Searching for Community ... Combating Isolation

As we age, in the absence of good non-institutional care, we fall back on the single-family house (aging-in-place), where we have complete privacy but also ultimate seclusion. The University of California San Francisco has chronicled that 40% of older adults are lonely—both when solo and in pairs—and that it takes 10 years off of their lives (Dreher, 2020). Loneliness is now a widespread pathology. How does community combat isolation and what kind of community is right for us?

The answer could be: A community where you are in absolute control of how much togetherness and how much solitude you have. Even better, a community where you know, care about, and support your neighbor, and vice versa. In a cohousing community, you have as much community as you want, and as much privacy as you need, and you are an active participant in the structure and style of your life. That’s the kind of community that cohousing provides.
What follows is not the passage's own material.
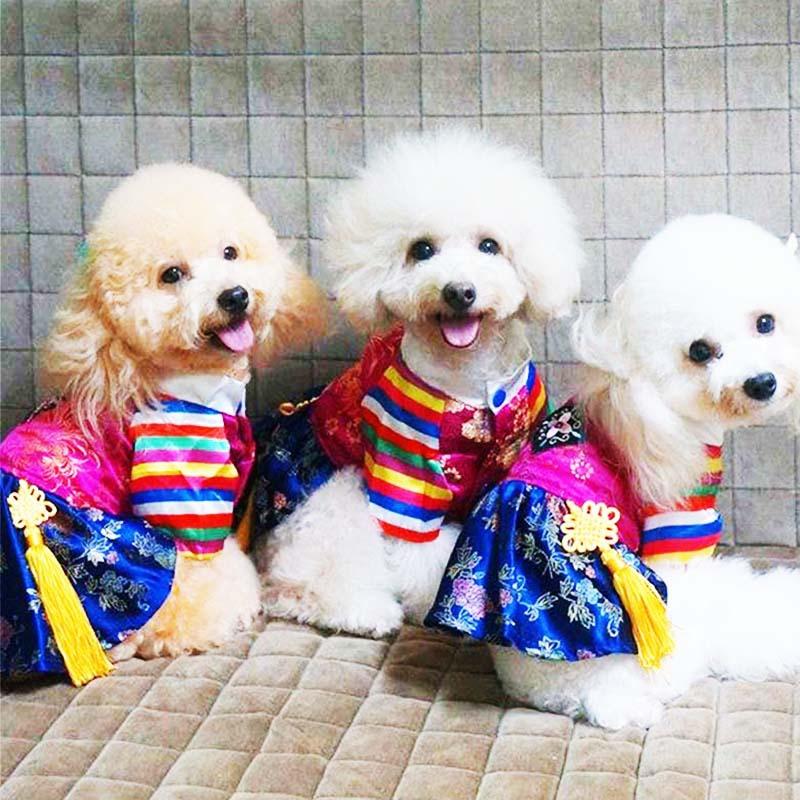 跨境新款韩国民族宠物服装 传统绣花宫廷韩服 夏季狗衣服批发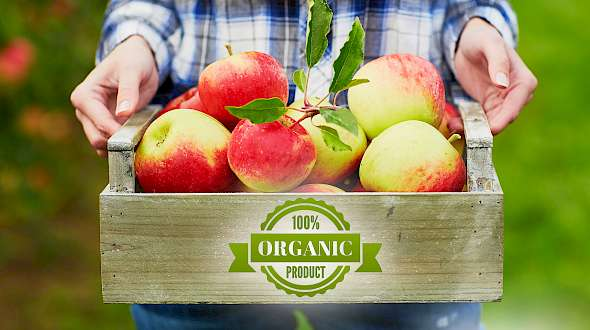 Does Eating Organic Food Reduce Cancer Risk?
The Price of Isolation and America’s Fierce Fight for It

Some isolated elders argue that they have adjusted to their aloneness. They have their routine, their favorite shows, their walks, and their small network, although this will become increasingly challenging as they settle into a later life alone. Perhaps they prefer to be alone, but we now know the devastating impact of isolation on one’s health, and there is no pill or procedure a doctor can prescribe to remedy it. Too many older adults admit to going to the doctor just to be with another person.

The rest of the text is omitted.